* Problem to solve *
Repeat the records below word for word.

* Information provided *

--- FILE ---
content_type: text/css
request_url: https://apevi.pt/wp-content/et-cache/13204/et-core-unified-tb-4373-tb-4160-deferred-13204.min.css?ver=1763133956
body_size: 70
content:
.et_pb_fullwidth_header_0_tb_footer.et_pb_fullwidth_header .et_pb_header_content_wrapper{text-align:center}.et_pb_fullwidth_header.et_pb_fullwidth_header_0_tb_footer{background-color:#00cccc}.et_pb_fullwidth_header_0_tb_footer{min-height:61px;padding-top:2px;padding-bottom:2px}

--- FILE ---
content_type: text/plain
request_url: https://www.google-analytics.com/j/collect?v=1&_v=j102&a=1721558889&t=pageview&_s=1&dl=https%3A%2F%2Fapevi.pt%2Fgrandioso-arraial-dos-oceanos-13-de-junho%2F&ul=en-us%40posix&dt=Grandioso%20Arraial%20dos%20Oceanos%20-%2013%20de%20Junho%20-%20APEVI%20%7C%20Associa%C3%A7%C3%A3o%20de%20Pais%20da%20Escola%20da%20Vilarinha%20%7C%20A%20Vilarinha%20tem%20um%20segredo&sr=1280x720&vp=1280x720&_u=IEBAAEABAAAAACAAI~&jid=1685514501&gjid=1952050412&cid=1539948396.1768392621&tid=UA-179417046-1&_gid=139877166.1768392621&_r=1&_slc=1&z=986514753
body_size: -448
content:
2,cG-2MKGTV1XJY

* Your response *
--- FILE ---
content_type: text/css
request_url: https://apevi.pt/wp-content/et-cache/13204/et-core-unified-tb-4373-tb-4160-deferred-13204.min.css?ver=1763133956
body_size: 70
content:
.et_pb_fullwidth_header_0_tb_footer.et_pb_fullwidth_header .et_pb_header_content_wrapper{text-align:center}.et_pb_fullwidth_header.et_pb_fullwidth_header_0_tb_footer{background-color:#00cccc}.et_pb_fullwidth_header_0_tb_footer{min-height:61px;padding-top:2px;padding-bottom:2px}

--- FILE ---
content_type: text/plain
request_url: https://www.google-analytics.com/j/collect?v=1&_v=j102&a=1721558889&t=pageview&_s=1&dl=https%3A%2F%2Fapevi.pt%2Fgrandioso-arraial-dos-oceanos-13-de-junho%2F&ul=en-us%40posix&dt=Grandioso%20Arraial%20dos%20Oceanos%20-%2013%20de%20Junho%20-%20APEVI%20%7C%20Associa%C3%A7%C3%A3o%20de%20Pais%20da%20Escola%20da%20Vilarinha%20%7C%20A%20Vilarinha%20tem%20um%20segredo&sr=1280x720&vp=1280x720&_u=IEBAAEABAAAAACAAI~&jid=1685514501&gjid=1952050412&cid=1539948396.1768392621&tid=UA-179417046-1&_gid=139877166.1768392621&_r=1&_slc=1&z=986514753
body_size: -448
content:
2,cG-2MKGTV1XJY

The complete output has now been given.